Mechanical vs Capacitive Switches: What’s the Difference?

Feb 2, 2022

When shopping for switches, you may come across mechanical and capacitive. Switches, of course, are found in countless electronic devices. Consisting of the conductive pathways, they are used to control a circuit. While some switches are mechanical, however, others are capacitive. What’s the difference between mechanical and capacitive switches exactly?

What Is a Mechanical Switch?

A mechanical switch is a type of circuit-controlling component that uses a mechanical method of operation. As previously mentioned, all switches are designed to control a circuit. They can either allow electricity to travel through their respective conductive pathways, or they can disrupt the flow of electricity. In the former scenario, the circuit will be closed. In the latter scenario, the circuit will be open. Mechanical switches simply use a mechanical method of operation that involves moving parts.

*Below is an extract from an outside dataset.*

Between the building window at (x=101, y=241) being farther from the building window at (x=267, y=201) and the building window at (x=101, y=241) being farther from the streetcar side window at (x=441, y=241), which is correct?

What Is a Capacitive Switch?

A capacitive switch is a type of circuit-controlling component that uses a capacitive, touch-based method of operation. Capacitive switches control circuits just like their mechanical counterparts. Rather than using a mechanical method of operation, though, they leverage the same capacitive technology as certain touchscreen devices.

There are capacitive touchscreens devices available. Tablet computers and smartphones, for example, often use capacitive technology. Capacitive switches leverage this same technology to control a circuit. They don’t have moving parts. Instead, capacitive switches have an interface that responds to touch commands.

Differences Between Mechanical and Capacitive Switches

While they are both designed to control a circuit, mechanical and capacitive switches aren’t the same. Mechanical switches have moving parts. The parts are stationary by defualt. When you press or otherwise interact with a mechanical switch, some of its parts will move. Pressing a mechanical switch, for example, may push a top layer into a bottom layer. Assuming both of these layers have conductive pathways, this may close the circuit.

There are no moving parts in capacitive switches. Capacitive switches respond directly to touch commands. They work by generating a uniform electrostatic field, which they constantly measure. Pressing your finger against a touch switch will draw some of its electrostatic charge to your body.

You can find capacitive switches in a variety of materials. Overlays for capacitive switches, for example, are available in plastic, acrylic and glass. Mechanical switches are typically available in fewer materials. The main difference between mechanical and capacitive switches, however, is their method of operation. Mechanical switches work by leveraging moving parts, whereas capacitive switches work by detecting changes in a uniform electrostatic field.